[Start Given text]
New York, Philadelphia and San Francisco have filed the lawsuit in Virginia in an attempt to get federal courts to oversee the Pentagon’s process of reporting the statistics on criminal convictions of service members, The New York Times reports.

“This failure on behalf of the Department of Defense has led to the loss of innocent lives by putting guns in the hands of criminals and those who wish to cause immeasurable harm,” New York Mayor Bill de Blasio said.

The Pentagon has gotten in trouble for failing to report crime statistics to the FBI and the national gun background-check database in the past, and that failure became tragically evident this fall.

The shooter at the Sutherland Springs, Texas, church on Nov. 5 was former Air Force enlistee Devin Kelley, who was convicted of misdemeanor domestic violence in 2012 and therefore ineligible for purchasing a firearm. A Daily Caller News Foundation review of FBI records suggests that there is only one active record of misdemeanor domestic violence reported by the Pentagon.
[End Given text]
[Start Records provided]
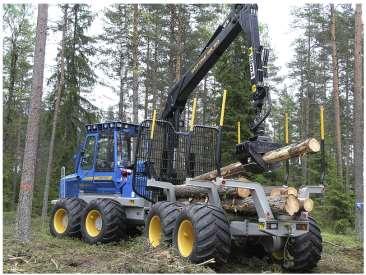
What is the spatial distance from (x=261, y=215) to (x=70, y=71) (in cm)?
1949

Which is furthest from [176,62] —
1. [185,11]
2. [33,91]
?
[33,91]

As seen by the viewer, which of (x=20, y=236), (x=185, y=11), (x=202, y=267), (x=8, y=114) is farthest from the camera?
(x=8, y=114)

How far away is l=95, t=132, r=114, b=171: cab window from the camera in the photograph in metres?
11.7

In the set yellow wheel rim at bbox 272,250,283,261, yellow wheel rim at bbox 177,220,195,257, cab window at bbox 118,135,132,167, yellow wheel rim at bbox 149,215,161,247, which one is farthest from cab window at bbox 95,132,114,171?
yellow wheel rim at bbox 272,250,283,261

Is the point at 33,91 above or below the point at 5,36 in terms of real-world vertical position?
below

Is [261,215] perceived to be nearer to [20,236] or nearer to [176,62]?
[20,236]

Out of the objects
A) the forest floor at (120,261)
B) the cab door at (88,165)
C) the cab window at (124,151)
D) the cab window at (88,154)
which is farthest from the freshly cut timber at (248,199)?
the cab window at (88,154)

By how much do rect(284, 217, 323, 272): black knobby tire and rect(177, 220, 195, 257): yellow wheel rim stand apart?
175 centimetres

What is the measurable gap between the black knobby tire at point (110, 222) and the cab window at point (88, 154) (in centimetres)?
153

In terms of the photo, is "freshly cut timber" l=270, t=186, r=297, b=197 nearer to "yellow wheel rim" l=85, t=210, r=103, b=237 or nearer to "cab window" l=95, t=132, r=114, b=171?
"yellow wheel rim" l=85, t=210, r=103, b=237

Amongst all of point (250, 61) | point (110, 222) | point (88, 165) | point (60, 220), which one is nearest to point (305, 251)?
point (250, 61)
[End Records provided]
**Problem details:** From the news text on the Pentagon lawsuit, return the stretch from "The shooter at" through "by the Pentagon." word for word.

**Task solution:**
The shooter at the Sutherland Springs, Texas, church on Nov. 5 was former Air Force enlistee Devin Kelley, who was convicted of misdemeanor domestic violence in 2012 and therefore ineligible for purchasing a firearm. A Daily Caller News Foundation review of FBI records suggests that there is only one active record of misdemeanor domestic violence reported by the Pentagon.